Monday, February 13, 2012

Triskaidekaphilia: 'The Mystery of the 13th Guest' (1943)

On the 13th of each month, I write about a movie whose title contains the number 13.
 
A year ago, I wrote about the forgettable 1932 B-movie The Thirteenth Guest, which despite being essentially worthless was for some reason remade 11 years later, with the same plot-hole-ridden story, the same pathetic comic relief and the same complete lack of suspense. The Mystery of the 13th Guest is somehow even 10 minutes shorter than the extremely brief original, barely qualifying as a feature film at just over an hour. The production values are maybe a bit higher, and the slapstick isn't quite as annoying, but otherwise this movie is just as pointless the second time around.

Once again the plot involves an heiress (Helen Parrish, replacing Ginger Rogers) who's been targeted for murder by members of her greedy family, thanks to an inheritance she's set to receive from her late grandfather (although in the original it was her father). And once again the murders occur inside the grandfather's abandoned old house, with the killer hiding behind the wall and activating a mechanism attached to the telephone that electrocutes his victims.

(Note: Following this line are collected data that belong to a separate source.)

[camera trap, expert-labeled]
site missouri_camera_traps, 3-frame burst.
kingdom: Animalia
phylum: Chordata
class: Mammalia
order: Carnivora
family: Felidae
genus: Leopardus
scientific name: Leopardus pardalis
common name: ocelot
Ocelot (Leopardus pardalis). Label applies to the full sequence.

It's not quite as creepy as it was in the original, and the mystery of the long-ago dinner party that supposedly drives the plot is even more nonsensical. The titular mystery is never solved, and appears to be completely irrelevant, since the person who was absent from the dinner party at which the grandfather announced his will (where there were 12 guests and one empty seat) isn't behind the murders and is never revealed.

The acting is passable, and the bumbling detective who was so irritating in the original is slightly toned down here, although the style is still a little too snappy and light for a plot that could have been lifted wholesale from a horror movie. Parrish and Dick Purcell, who plays a private detective investigating the case, don't have the same chemistry as Rogers and Lyle Talbot in the original, but Mystery spreads the focus out a little more, giving a police lieutenant played by Tim Ryan (who also co-wrote the screenplay) nearly as much emphasis, and offering up some amusing scenes for the heiress' despicable relatives. The movie zips along so quickly that the plot details are almost completely lost, and the rushed resolution makes little sense. Maybe somewhere in the original novel by Armitage Trail is a compelling, cohesive mystery, but it can't be found anywhere in either of the two movie versions.